Senate committee terms sale of Heavy Electrical Complex suspiciousPakistan
ISLAMABAD: The sub-committee of Senate Standing Committee on Finance criticised on Friday the privatisation of Heavy Electrical Complex (HEC) and termed it a conspiracy to sell national assets at throwaway prices.
The sub-committee, headed by Senator Kamil Ali Agha, pointed out that there were several lacunas in the sale agreement with the Cargil Holding Company which had bought the HEC.
“There are serious flaws in the sale deed and we are bound to look at it with suspicions,” Senator Mohsin Aziz said.
He pointed out that there were several missing links in the sale deed, including the status of liquid assets or running assets, raw material, the procedure to determine the value of fixed assets like building and machinery etc.
He also expressed surprise over the fact that the company Cargil Holding had been set up on Dec 10, 2014, and the advertisement for the sale of the HEC was released on Dec 15, the same year and it made the matter more suspicious.

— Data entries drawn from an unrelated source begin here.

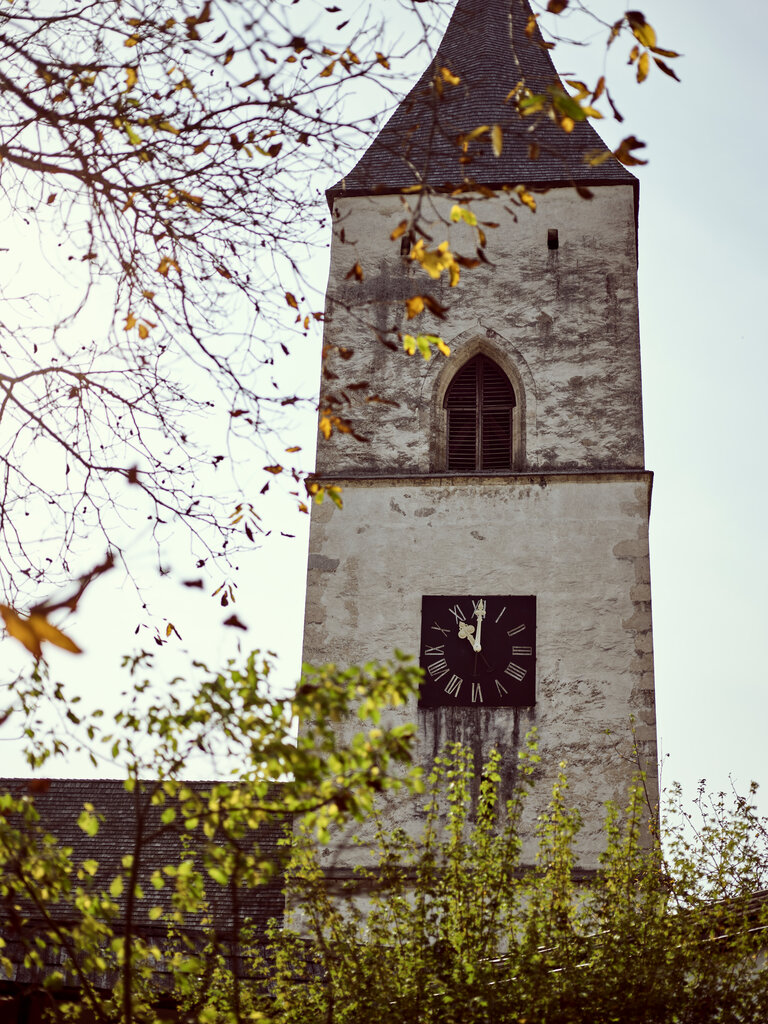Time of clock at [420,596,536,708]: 11:00
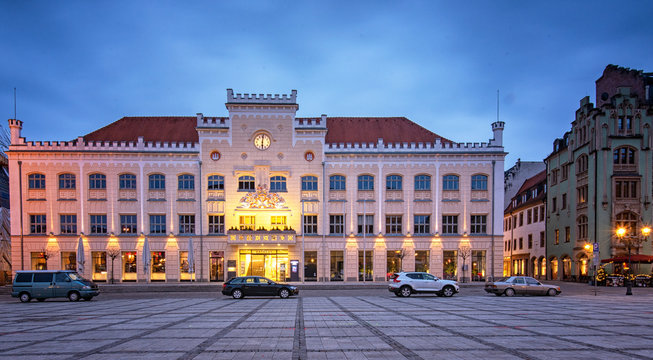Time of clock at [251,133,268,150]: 6:01
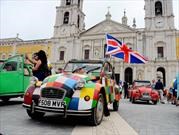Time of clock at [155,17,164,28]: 8:12
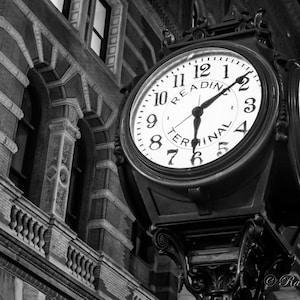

After a lot of questions, Privatisation Commission chairman Muhammad Zubair claimed before the committee that the country lacked interest from investors.
He said the sale of Pakistan Steel Mills had been stopped by the former chief justice Iftikhar Chaudhry in 2005-06 on grounds of alleged corruption and now the country had been bearing Rs1 billion loss a month for the PSM without any production by the entity.
Secretary of Industries Arif Azeem told the committee that there had never been any recommendation from his ministry for the sale of the HEC.
He said the issue had been taken up by the Privatisation Commission in 1997 and placed before the Cabinet Committee of Privatisation, and the prime minister of that time had approved the privatisation.
His statement was a bombshell for senators and Senator Kamil Ali Agha wondered that no department concerned recommended the HEC sale and still the Privatisation Commission came with the idea of the sale itself and proceeded with that idea.
Senator Mohsin Aziz said the situation was complicated and confusing and needed a thorough probe and debate.
“The project was initiated in 1992 and was built at an exorbitant cost, like most of public sector projects, then some officials and politicians injected surplus manpower into it and when the project was mature enough to start production, the government of the time or possibly the same prime minister who is now sitting in the PM House decided to sell it,” Senator Aziz said.
At present, the Privatisation Commission is not clarifying its position before the parliamentary committees on the subject and it is also locked in litigation process with the Cargil Holdings Company on the matter.
The HEC privatisation process has been stalled as the matter is pending in courts.